Paul Blart: Mall Cop (2009) / Comedy-Action
MPAA Rated: PG for some violence, mild crude and suggestive humor, and language
Running time: 91 min.
Cast: Kevin James, Jayma Mays, Keir O'Donnell, Raini Rodriguez, Shirley Knight, Stephen Rannazzisi, Peter Gerety, Bobby Cannavale, Adam Ferrara, Jamal Mixon, Adhir Kalyan, Erick Avari
Director: Steve Carr
Screenplay: Kevin James, Nick Bakay
If your idea of a fun time at the movies is about 90 minutes of nonstop fat jokes and tired slapstick, here's one for you to see.
Kevin James (Chuck & Larry, Barnyard) stars as the titular Paul Blart, a heavyset and very lonely suburban New Jersey mall security guard whose dreams of becoming a police officer are regularly dashed due to hypoglycemia and obesity. The bulk of his time is spent trying to quell disputes between sparring female shoppers and curbing the speed of octogenarians wheeling around on their motorized wheelchairs. During his rounds as the veteran guard, he meets a newcomer seller of hair extensions, Amy (Mays, Bruce & Lloyd), with whom he develops more than a mild crush on. Although his personal life is in a rut, Blart's mall job doesn't seem too tough to handle until a group of armed and dangerous criminals, who seem to excel in parkour and extreme sports, put the building on lockdown in search of credit card numbers. They've taken hostages as a bargaining chip, including Amy. Blart volunteers to be the sole "man inside" to try to "observe and report" for the surrounding law enforcement crews as to what's going on inside.
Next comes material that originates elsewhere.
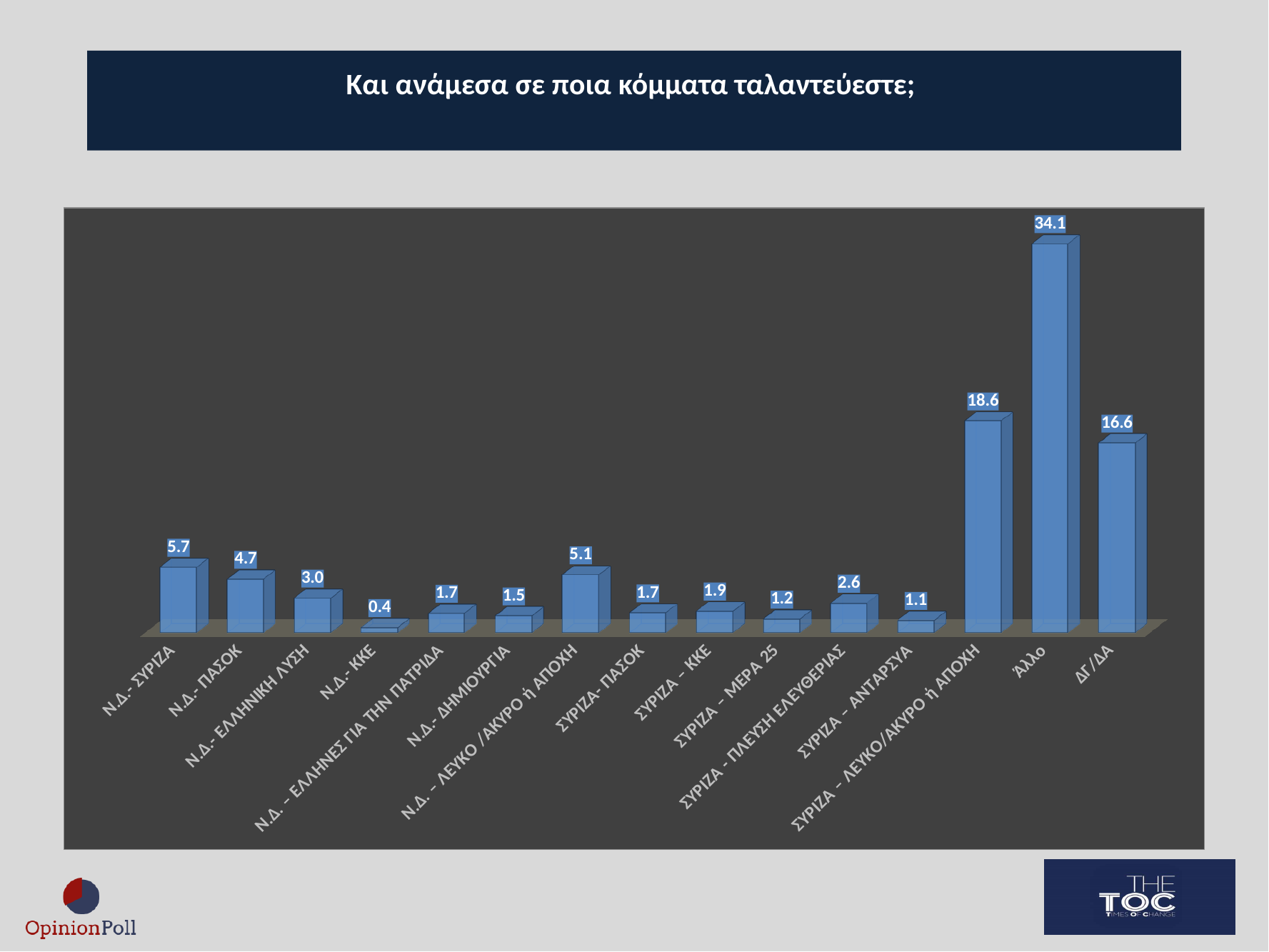
Which category has the lowest value? Ν.Δ.- ΚΚΕ What is the title of the slide? Και ανάμεσα σε ποια κόμματα ταλαντεύεστε; What is the value for Άλλο? 34.1 What is the difference between the values for Άλλο and ΣΥΡΙΖΑ – ΛΕΥΚΟ/ΑΚΥΡΟ ή ΑΠΟΧΗ? 15.5 Which category has the highest value? Άλλο What is the difference between the values for Ν.Δ.- ΣΥΡΙΖΑ and Ν.Δ.- ΠΑΣΟΚ? 1.0 What is the value for ΔΓ/ΔΑ? 16.6 How many categories are shown on the chart? 15 What kind of chart is shown on the slide? Bar chart What is the value for Ν.Δ.- ΣΥΡΙΖΑ? 5.7 Which is larger, the value for ΣΥΡΙΖΑ – ΛΕΥΚΟ/ΑΚΥΡΟ ή ΑΠΟΧΗ or the value for ΔΓ/ΔΑ? ΣΥΡΙΖΑ – ΛΕΥΚΟ/ΑΚΥΡΟ ή ΑΠΟΧΗ What is the value for ΣΥΡΙΖΑ – ΛΕΥΚΟ/ΑΚΥΡΟ ή ΑΠΟΧΗ? 18.6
Paul Blart is akin to watching a John Candy film from the 1980s with the more modern Adam Sandler kitschy sensibilities. No surprise that Sandler serves as a producer for this film. The story is mostly plotless until the final half hour, whereby it becomes a jokester version of Die Hard, complete with high tech, bad ass bad guys with guns and hostages, and a mostly stealthy one-man army to take them all down. It's all played in a hammy fashion, as James is willing to engage in as much self-deprecating humor and physical pratfalls in order to get our laughter. It's directed by Steve Carr (Are We Done Yet?, Rebound), who has thus far made a career out of dumb sitcom premises full of juvenile humor and people falling on their asses in embarrassing ways.
Paul Blart: Mall Cop isn't a completely unwatchable movie, but it is very much like its main character -- an underachiever. It's a lazy film, trotting out the Sandler staples of late 70s and early 80s blue-collar rock (Eddie Money, Survivor, etc.), while the typical loser-finding-love-with-the-hot-babe scenario keeps things on the broadly predictable path. Although attempts are made to have fun with the mall setting, these attempts to be clever are too mild to find uproariously funny. Blart heads into an arcade and huffs it through a game involving a treadmill trying to jump the 110-meter hurdles to no avail. That same scene has Blart rocking out to KISS's "Detroit Rock City."
I will grant you that it has been some time since I've been in a mall arcade, but it seems to me that they wouldn't last long if their featured game belongs to a home console. I guess watching a fat guy rock out is supposed to be funny, but after seeing Jack Black do that shtick for years, whatever comedy gold is to be had has been mined out long ago. The constant bombardment of fat jokes will likely be difficult to endure for those with significant weight issues, but their offensiveness is tempered somewhat by the fact that Kevin James shares a screenwriter credit.
The film is rated PG and aims at a being a more family-friendly comedy than you would find in an Adam Sandler vehicle, but I wouldn't really classify it as a kids movie. There's a good deal of gunfire and comic violence in the final third, though by this point, we realize there's really not much danger in a story this predictable (think Home Alone), so there's really not anything scary or even thrilling about the hostage situation. Paul Blart plays for laughs only, and while it is innocuous to avoid being thoroughly detestable, there aren't nearly enough laughs to be had from easy food consumption potshots to its tubby hero (slathering peanut butter all over his pie, engaging is a nacho-eating competition, etc.) or in watching him cruise around on his Segway. Families with a low threshold to cross for entertainment may find it to be adequate escapist fare for a spell, but most others will find this rent-a-cop offering not worth a rental.